General review:
HDFS is the Hadoop Distributed File System. Intuitively, you can think of it as a file system that spans multiple servers.
HBASE is a column-oriented storage. It is modeled after the Google Big Table, but if this is not what you knew, then think of it as a non-relational database that provides real-time read / write access to data. It is integrated in Hadoop.
Pig and Hive are ways to query data in the Hadoop ecosystem. The main difference is that Hive is more like SQL than Pig. The pig uses what is called Pig Latin.
Azkaban is a prison, I mean the task scheduler. So basically this is like Oozie, as you can run map / cut, pigs, beehive, bash, etc. As one task.
At the highest level, you might think that HDFS is your file system with HBASE as the data store. Pig and Hive will be your query tool from your data warehouse. Then Azkaban will be your way to plan jobs.
Stretched example:
If you are familiar with Linux ext3 or ext4 for the file system, MySQL / Postgresql / MariaDB / etc for the database, SQL for data access, and cron for job scheduling. (You can exchange ext3 / ext4 for NTFS and cron for the task scheduler on Windows)
HDFS replaces ext3 or ext4 (and is being distributed), HBASE takes on the role of the database (and is non-relational!), Pig / Hive is the way to access data, and Azkaban is the way to schedule jobs.

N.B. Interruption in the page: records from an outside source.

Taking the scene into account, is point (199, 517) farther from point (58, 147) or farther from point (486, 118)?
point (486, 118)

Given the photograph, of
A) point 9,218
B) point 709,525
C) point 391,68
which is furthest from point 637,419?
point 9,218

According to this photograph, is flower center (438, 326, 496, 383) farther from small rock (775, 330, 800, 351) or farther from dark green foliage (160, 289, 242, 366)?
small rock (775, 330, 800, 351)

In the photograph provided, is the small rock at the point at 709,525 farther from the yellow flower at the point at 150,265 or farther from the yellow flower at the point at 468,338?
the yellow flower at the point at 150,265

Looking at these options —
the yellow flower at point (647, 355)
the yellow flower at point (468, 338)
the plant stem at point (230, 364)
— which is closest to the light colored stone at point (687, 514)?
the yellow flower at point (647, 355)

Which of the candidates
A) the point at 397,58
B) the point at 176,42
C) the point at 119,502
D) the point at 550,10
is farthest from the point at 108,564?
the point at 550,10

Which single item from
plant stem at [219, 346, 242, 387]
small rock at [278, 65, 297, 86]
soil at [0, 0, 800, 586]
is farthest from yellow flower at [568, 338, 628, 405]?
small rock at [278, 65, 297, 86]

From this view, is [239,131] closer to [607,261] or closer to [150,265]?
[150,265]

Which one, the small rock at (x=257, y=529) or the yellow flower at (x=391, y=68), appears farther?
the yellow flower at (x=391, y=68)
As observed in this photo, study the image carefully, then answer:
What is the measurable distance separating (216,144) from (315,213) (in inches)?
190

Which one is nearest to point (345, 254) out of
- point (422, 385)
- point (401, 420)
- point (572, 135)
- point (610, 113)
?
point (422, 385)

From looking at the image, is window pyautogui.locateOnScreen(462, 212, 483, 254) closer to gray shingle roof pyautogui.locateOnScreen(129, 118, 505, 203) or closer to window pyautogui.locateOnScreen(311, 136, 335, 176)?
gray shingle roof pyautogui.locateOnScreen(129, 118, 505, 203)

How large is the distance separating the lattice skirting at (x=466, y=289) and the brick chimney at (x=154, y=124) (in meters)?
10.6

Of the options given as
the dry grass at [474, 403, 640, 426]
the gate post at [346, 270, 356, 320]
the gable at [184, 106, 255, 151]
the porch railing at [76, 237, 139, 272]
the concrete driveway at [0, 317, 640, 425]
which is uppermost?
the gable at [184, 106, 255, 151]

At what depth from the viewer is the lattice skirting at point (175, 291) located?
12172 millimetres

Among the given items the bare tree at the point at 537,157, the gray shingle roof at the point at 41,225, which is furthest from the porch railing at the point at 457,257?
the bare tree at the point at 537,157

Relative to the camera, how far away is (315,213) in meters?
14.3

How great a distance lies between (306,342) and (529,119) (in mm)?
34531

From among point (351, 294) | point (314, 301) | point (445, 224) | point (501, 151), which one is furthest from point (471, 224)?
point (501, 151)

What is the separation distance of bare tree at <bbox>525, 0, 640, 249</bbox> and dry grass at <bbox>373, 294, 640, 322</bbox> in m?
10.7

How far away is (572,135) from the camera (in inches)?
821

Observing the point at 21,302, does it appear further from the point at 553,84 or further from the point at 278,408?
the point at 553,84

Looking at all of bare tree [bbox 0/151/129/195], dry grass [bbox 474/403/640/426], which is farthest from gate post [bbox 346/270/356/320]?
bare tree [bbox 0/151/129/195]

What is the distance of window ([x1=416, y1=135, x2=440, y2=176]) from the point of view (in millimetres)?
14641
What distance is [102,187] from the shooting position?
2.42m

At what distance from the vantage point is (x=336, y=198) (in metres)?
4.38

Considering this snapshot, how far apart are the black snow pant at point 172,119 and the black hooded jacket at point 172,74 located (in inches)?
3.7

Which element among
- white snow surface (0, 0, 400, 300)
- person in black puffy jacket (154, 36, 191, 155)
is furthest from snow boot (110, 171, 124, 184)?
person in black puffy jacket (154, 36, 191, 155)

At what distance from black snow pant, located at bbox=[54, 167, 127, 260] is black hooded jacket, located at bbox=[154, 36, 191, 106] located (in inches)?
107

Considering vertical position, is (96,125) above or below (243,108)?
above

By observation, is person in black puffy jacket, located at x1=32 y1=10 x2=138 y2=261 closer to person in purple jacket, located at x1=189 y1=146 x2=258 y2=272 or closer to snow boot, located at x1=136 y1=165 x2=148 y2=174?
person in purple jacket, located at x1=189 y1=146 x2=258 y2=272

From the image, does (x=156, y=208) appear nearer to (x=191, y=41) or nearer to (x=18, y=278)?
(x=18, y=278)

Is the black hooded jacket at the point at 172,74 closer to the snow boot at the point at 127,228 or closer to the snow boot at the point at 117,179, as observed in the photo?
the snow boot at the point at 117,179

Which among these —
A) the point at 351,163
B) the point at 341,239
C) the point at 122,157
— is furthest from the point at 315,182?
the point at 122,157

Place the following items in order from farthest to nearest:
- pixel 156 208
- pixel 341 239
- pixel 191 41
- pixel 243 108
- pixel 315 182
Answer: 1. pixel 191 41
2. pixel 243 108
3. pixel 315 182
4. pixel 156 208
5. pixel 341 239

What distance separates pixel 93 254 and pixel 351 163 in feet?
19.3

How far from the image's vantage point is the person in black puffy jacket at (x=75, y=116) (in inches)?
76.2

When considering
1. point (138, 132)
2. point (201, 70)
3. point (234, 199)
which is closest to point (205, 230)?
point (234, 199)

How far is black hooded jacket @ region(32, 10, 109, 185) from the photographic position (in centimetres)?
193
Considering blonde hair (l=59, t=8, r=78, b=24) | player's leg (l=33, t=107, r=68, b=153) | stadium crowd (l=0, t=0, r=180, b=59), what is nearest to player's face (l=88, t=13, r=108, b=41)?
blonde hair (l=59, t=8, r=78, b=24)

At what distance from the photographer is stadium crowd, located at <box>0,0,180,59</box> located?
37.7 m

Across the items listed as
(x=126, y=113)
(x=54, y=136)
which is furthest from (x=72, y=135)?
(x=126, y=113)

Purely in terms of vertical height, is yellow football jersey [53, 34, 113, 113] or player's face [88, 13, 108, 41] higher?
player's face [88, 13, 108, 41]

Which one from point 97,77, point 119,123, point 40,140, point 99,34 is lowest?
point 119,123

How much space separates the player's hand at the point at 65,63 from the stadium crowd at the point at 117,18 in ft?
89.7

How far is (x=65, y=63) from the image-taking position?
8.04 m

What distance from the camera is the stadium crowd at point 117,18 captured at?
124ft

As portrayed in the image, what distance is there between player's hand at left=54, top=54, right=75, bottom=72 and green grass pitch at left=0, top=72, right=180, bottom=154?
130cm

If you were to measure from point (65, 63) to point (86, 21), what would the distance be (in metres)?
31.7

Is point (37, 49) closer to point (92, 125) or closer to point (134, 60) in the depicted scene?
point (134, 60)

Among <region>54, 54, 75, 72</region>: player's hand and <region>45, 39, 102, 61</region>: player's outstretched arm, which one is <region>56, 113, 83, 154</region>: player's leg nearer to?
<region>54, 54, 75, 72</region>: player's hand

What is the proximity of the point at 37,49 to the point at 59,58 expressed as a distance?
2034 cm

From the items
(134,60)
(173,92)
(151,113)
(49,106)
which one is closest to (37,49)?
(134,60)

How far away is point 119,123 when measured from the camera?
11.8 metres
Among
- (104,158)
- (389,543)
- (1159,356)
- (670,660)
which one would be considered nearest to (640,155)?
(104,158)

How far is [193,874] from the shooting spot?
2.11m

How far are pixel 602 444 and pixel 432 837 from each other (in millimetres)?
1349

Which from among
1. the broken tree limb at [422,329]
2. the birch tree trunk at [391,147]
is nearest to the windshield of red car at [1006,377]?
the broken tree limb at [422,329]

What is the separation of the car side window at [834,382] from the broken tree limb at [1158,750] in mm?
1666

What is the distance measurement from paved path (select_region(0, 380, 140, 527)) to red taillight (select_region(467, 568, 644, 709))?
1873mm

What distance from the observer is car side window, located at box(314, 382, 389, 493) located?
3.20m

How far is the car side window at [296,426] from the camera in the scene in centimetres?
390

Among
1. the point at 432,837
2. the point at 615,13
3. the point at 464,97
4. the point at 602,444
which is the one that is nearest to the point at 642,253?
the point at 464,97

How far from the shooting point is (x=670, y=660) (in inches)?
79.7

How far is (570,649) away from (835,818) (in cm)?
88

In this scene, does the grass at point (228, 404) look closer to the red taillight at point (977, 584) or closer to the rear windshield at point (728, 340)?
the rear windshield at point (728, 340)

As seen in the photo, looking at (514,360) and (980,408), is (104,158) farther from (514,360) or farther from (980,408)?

NOTE. . This is not a comparison of apples with apples. This is just to demonstrate that Hadoop components are an abstraction designed to give you a workflow that you are already familiar with.
I highly recommend you look into the components further, as you will have fun. There are so many interchangeable components in Hadoop (Yarn, Kafka, Oozie, Ambari, ZooKeeper, Sqoop, Spark, etc.) that you will ask this question to yourself.
EDIT: The links you posted were described in more detail in HBase and Hive / Pig, so I tried to give an intuitive picture of how they all fit together.